1) Interference with mRNA function
2) Development of small-molecule drugs to target specific proteins
3) Shut down gene transcriptions

70
Q

Explain interference with mRNA function as a method of promoting intrinsic apoptosis in cancer cells

A

To interfere with mRNA function antisense oligonucleotides (ASOs) are used. ASOs are short synthetic sequences of single-stranded DNA that can bind to target mRNA. They act by enhancing sensitivity to cytotoxic drugs. One of the ASOs that is advanced in clinical settings is oblimersen sodium (G3139, Genasense), which is an anti-BCL-2 mRNA agent, and is currently used in clinical trials for lymphoma.

71
Q

Explain the development of small-molecule drugs to target specific proteins as a method of promoting intrinsic apoptosis in cancer cells

A

Small-molecule inhibitors of the BCL-2 protein family include those targeting histone deacetylases (HDACs), which control gene expression. Currently, there are two approved HDAC inhibitors: vorinostat and romidepsin, against refractory cutaneous T-cell lymphoma (CTCL), while over 350 clinical trials have been completed or are underway using HDAC inhibitors.
Other approach includes both natural and synthetic BH3 mimetics to induce apoptosis.

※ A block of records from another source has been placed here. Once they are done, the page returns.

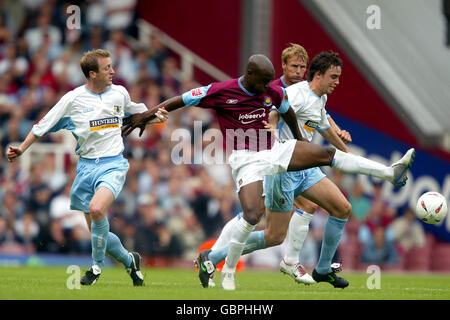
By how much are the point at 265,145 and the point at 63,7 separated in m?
11.0

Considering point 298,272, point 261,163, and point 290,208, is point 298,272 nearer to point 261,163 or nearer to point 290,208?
point 290,208

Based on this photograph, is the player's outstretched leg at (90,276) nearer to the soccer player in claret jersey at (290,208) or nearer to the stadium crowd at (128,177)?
the soccer player in claret jersey at (290,208)

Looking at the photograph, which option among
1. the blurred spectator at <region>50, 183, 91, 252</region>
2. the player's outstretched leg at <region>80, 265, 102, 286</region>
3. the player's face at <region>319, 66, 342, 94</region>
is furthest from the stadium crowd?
the player's face at <region>319, 66, 342, 94</region>

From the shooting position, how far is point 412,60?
17.9 m

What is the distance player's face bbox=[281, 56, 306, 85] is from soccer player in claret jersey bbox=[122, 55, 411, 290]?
92 centimetres

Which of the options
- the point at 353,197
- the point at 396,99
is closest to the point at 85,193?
the point at 353,197

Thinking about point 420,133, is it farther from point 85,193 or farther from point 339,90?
point 85,193

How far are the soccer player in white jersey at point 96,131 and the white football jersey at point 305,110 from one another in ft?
4.78

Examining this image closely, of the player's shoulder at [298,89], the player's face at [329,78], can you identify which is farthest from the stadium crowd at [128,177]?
the player's face at [329,78]

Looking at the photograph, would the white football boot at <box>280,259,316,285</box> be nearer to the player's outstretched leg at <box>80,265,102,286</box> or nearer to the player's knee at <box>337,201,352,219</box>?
the player's knee at <box>337,201,352,219</box>

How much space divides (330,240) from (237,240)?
1397 millimetres

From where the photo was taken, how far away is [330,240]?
8898 mm

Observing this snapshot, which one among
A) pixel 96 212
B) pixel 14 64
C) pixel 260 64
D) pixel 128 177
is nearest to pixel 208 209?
pixel 128 177

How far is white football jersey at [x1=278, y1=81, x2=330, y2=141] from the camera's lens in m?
8.92
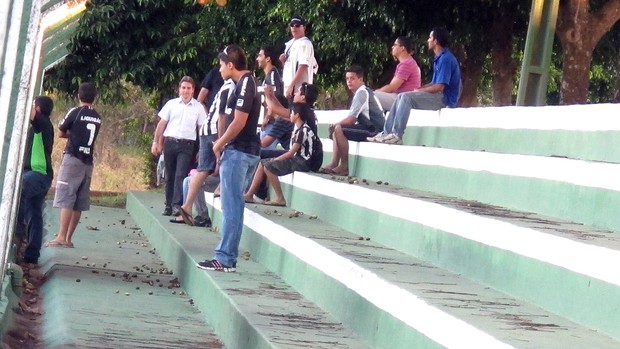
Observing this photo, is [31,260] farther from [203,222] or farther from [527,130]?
[527,130]

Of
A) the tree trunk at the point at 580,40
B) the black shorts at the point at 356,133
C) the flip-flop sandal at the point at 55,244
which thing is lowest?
the flip-flop sandal at the point at 55,244

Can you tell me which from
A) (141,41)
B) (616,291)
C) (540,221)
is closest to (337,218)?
(540,221)

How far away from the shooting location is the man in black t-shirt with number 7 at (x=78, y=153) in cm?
1098

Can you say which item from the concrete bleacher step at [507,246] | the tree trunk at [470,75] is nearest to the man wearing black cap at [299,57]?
the concrete bleacher step at [507,246]

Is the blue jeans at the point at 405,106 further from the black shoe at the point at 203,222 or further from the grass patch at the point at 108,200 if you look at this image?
the grass patch at the point at 108,200

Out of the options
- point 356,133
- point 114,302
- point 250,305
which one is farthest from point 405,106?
point 250,305

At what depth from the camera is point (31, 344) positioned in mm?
7766

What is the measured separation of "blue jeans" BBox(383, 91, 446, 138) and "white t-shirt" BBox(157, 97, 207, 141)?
247 cm

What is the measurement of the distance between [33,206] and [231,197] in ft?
12.1

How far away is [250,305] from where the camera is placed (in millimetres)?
7125

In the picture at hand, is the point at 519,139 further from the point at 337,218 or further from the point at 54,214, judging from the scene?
the point at 54,214

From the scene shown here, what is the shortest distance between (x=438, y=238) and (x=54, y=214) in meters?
10.3

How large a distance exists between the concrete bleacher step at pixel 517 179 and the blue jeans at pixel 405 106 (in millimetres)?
522

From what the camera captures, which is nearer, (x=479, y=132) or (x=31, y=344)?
(x=31, y=344)
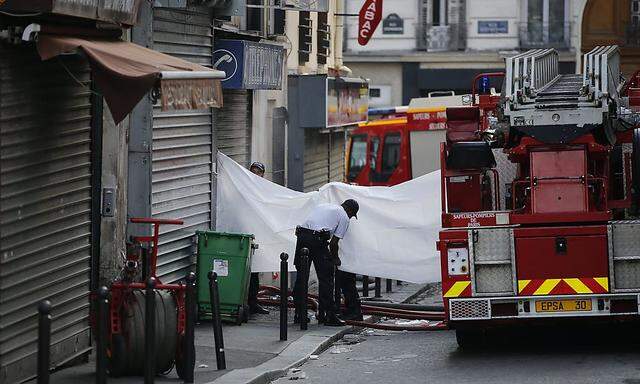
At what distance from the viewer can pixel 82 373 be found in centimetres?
1245

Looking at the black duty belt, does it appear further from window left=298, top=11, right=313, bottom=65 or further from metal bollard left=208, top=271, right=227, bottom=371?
window left=298, top=11, right=313, bottom=65

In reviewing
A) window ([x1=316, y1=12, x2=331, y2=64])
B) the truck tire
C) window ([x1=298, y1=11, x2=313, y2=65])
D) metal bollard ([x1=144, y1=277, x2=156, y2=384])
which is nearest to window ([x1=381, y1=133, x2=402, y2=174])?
window ([x1=316, y1=12, x2=331, y2=64])

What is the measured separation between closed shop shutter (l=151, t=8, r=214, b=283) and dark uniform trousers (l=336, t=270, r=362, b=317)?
1767mm

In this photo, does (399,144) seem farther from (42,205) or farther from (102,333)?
(102,333)

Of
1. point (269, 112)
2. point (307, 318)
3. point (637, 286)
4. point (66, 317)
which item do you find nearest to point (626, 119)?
point (637, 286)

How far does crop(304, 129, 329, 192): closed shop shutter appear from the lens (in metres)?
23.8

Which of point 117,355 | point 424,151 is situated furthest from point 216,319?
point 424,151

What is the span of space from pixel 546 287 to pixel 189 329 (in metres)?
3.80

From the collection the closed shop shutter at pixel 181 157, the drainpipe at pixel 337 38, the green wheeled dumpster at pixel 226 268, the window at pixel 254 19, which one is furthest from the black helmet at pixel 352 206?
the drainpipe at pixel 337 38

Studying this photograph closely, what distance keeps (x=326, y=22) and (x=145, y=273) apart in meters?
13.1

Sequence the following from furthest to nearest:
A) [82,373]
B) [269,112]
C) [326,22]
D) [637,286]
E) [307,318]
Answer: [326,22] → [269,112] → [307,318] → [637,286] → [82,373]

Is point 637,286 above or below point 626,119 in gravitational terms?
below

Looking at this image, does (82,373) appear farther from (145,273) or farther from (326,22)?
(326,22)

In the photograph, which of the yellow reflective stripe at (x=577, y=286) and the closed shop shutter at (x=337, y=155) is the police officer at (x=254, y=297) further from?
the closed shop shutter at (x=337, y=155)
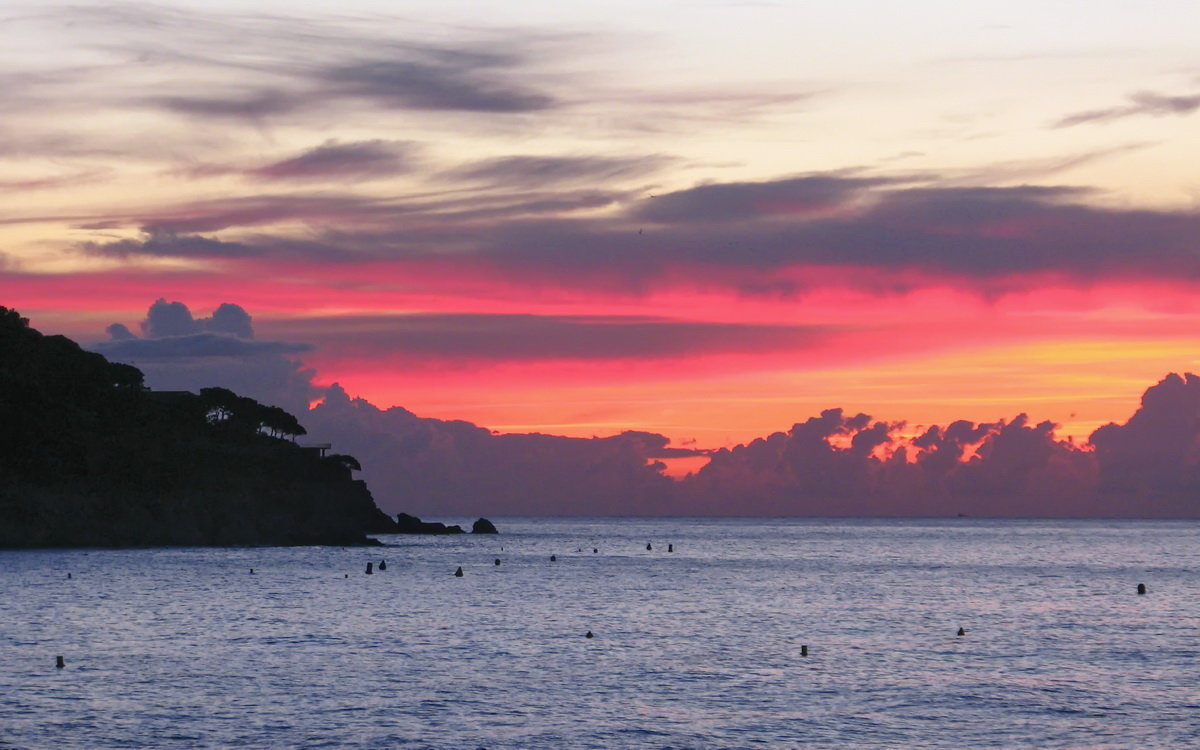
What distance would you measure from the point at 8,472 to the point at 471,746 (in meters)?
155

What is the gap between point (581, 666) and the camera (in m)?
69.5

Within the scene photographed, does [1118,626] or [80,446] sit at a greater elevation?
[80,446]

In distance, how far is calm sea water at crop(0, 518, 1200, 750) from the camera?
50.8 m

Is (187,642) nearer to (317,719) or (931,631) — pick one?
(317,719)

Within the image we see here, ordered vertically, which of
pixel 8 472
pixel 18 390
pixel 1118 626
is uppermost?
pixel 18 390

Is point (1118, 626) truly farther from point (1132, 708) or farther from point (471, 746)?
point (471, 746)

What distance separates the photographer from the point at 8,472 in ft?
602

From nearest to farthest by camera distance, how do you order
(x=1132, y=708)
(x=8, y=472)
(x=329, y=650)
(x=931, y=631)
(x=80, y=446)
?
(x=1132, y=708) < (x=329, y=650) < (x=931, y=631) < (x=8, y=472) < (x=80, y=446)

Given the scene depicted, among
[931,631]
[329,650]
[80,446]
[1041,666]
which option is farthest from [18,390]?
[1041,666]

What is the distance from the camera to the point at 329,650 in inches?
2982

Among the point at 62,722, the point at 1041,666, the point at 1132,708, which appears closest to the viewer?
the point at 62,722

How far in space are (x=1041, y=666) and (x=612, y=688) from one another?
24.5 m

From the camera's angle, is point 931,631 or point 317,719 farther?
point 931,631

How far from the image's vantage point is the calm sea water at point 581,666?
5084 cm
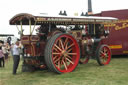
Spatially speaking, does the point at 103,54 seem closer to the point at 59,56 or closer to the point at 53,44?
the point at 59,56

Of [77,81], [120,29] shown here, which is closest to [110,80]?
[77,81]

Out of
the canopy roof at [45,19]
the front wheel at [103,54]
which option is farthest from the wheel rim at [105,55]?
the canopy roof at [45,19]

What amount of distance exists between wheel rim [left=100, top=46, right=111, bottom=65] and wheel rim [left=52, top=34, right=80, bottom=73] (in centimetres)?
154

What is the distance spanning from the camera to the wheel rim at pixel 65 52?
5.79 m

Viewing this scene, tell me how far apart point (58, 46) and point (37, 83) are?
1675mm

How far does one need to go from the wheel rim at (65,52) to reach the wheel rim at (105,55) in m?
1.54

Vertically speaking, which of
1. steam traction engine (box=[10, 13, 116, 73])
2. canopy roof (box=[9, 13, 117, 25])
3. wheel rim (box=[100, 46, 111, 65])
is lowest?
wheel rim (box=[100, 46, 111, 65])

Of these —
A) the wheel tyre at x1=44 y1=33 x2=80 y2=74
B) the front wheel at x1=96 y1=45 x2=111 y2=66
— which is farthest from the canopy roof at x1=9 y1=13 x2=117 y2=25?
the front wheel at x1=96 y1=45 x2=111 y2=66

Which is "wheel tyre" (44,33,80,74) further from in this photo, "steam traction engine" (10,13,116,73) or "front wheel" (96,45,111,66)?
"front wheel" (96,45,111,66)

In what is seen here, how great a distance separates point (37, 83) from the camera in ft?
15.7

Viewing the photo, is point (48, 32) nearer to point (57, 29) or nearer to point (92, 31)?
point (57, 29)

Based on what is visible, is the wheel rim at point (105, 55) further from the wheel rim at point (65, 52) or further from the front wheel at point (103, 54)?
the wheel rim at point (65, 52)

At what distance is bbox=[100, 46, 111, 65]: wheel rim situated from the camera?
7.37 meters

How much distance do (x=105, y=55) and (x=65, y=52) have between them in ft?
7.15
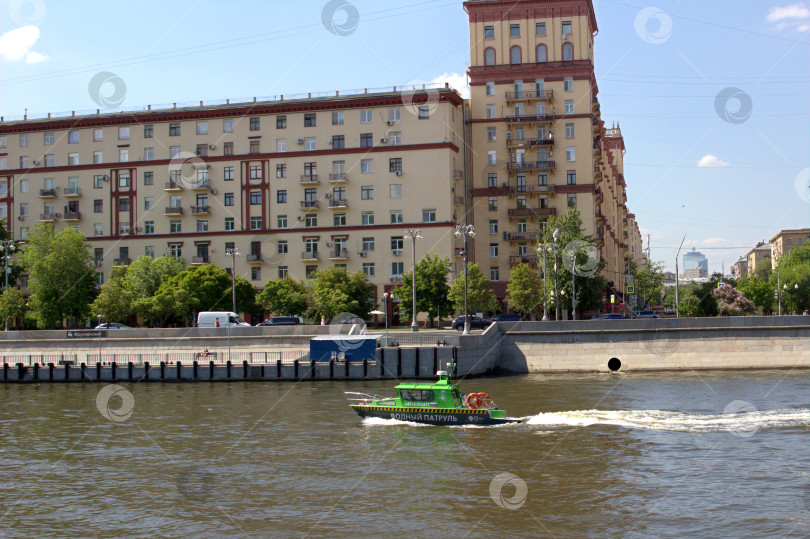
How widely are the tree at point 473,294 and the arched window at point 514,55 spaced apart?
85.7 ft

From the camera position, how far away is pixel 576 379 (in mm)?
52312

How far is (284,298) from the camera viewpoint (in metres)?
77.6

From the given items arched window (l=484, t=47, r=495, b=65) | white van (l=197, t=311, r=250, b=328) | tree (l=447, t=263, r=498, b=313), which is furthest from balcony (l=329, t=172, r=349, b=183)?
white van (l=197, t=311, r=250, b=328)

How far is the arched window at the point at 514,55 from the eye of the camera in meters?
89.3

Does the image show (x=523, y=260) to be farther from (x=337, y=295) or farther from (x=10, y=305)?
(x=10, y=305)

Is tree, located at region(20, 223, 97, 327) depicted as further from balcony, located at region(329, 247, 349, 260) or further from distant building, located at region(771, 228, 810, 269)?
distant building, located at region(771, 228, 810, 269)

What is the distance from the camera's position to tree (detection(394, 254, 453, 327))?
77.4m

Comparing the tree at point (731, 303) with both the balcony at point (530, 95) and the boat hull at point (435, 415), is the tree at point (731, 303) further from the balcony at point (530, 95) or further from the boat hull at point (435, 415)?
the boat hull at point (435, 415)

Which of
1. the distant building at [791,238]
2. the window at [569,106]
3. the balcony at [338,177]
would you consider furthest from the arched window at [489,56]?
the distant building at [791,238]

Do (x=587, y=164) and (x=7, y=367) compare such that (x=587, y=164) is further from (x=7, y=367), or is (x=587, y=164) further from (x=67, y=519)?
(x=67, y=519)

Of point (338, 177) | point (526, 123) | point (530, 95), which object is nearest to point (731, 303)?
point (526, 123)

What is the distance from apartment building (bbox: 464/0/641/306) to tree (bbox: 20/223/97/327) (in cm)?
4223

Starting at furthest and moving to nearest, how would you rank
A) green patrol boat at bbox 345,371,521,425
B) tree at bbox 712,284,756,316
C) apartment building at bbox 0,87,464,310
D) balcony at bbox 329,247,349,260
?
1. tree at bbox 712,284,756,316
2. balcony at bbox 329,247,349,260
3. apartment building at bbox 0,87,464,310
4. green patrol boat at bbox 345,371,521,425

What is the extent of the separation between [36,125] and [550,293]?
63194 millimetres
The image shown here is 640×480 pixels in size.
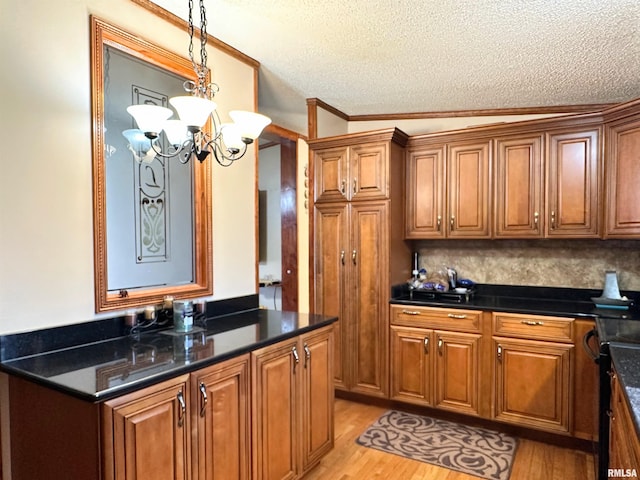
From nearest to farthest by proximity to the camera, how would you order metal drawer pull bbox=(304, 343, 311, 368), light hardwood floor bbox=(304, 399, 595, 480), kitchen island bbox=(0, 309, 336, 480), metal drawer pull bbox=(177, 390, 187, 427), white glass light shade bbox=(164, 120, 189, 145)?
1. kitchen island bbox=(0, 309, 336, 480)
2. metal drawer pull bbox=(177, 390, 187, 427)
3. white glass light shade bbox=(164, 120, 189, 145)
4. metal drawer pull bbox=(304, 343, 311, 368)
5. light hardwood floor bbox=(304, 399, 595, 480)

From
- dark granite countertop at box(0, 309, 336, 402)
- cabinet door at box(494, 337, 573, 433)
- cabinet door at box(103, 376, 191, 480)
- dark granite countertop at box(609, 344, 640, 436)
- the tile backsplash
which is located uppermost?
the tile backsplash

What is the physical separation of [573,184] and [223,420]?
2.75 metres

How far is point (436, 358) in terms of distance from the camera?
10.3ft

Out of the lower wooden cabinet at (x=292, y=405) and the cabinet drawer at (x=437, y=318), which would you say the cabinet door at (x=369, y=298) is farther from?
the lower wooden cabinet at (x=292, y=405)

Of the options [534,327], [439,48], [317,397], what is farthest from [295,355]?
[439,48]

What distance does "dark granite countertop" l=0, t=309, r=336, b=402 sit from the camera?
1.40 m

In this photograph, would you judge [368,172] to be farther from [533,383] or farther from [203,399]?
[203,399]

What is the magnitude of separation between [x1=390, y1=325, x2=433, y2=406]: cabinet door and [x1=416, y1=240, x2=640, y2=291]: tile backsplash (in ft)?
2.60

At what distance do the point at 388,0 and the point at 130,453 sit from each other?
225 cm

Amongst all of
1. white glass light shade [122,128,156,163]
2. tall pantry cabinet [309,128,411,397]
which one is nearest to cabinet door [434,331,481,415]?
tall pantry cabinet [309,128,411,397]

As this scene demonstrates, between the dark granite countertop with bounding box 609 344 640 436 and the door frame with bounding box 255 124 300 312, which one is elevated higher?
the door frame with bounding box 255 124 300 312

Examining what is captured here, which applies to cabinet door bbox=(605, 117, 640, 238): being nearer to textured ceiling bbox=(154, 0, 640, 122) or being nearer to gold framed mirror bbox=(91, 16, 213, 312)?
textured ceiling bbox=(154, 0, 640, 122)

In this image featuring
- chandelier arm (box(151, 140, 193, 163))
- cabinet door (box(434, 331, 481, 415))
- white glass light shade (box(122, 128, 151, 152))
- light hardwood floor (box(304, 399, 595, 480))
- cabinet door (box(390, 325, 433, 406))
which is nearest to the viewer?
chandelier arm (box(151, 140, 193, 163))

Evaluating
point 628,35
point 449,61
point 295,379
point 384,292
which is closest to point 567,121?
point 628,35
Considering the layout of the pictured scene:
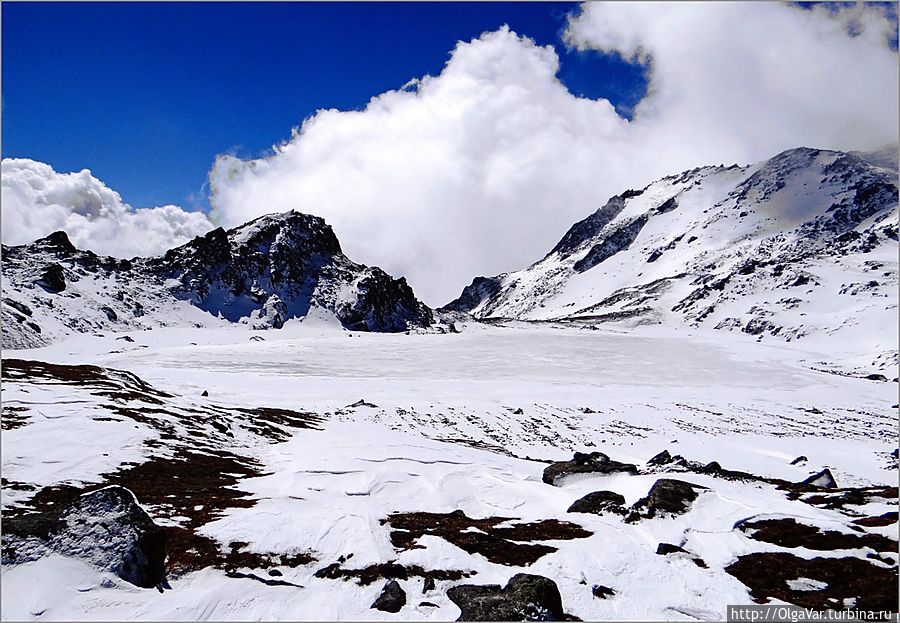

These mimic critical domains of pro-apoptotic members of the Bcl-2 family, which include Bax and PUMA. Highly promising BH3 mimetics therapy was recently approved by FDA for the treatment of 17p‑deleted chronic lymphocytic leukaemia (CLL).

72
Q

Explain shut down gene transcription as a method of promoting intrinsic apoptosis in cancer cells

A

Small-molecule inhibitors can also act by targeting Inhibitors of Apoptosis (IAPs) by mimicking SMAC or by antisense-mediated interference of XIAP mRNA and protein expression

73
Q

In the extrinsic pathway, what did early efforts of targeting apoptosis in cancer cells include?

A
  • purified TNF-α: to target one of the death receptors TNF
  • activate the second death receptor, FAS
  • targeting of another death ligand, TNFSF10 (also called Apo2L/TRAIL)
74
Q

Why is promoting the extrinsic death pathway of cancer cells by purified TNF-α not used clinically?

A

It was too toxic for systemic therapy.

75
Q

Why is promoting the extrinsic death pathway of cancer cells by activating the second death receptor, FAS, not used clinically?

A

Too toxic, with excessive apoptosis of liver cells, hepatocytes

76
Q

What did targeting of another death ligand, TNFSF10 (also called Apo2L/TRAIL) result in?
What limits the efficacy?

A

More success and the creation of TNFSF10 cognate proapoptotic death receptors DR4 and DR5 antibodies. These antibodies are better tolerated but resistance is common which limits the efficacy in monotherapy or in a combined therapy with conventional treatments.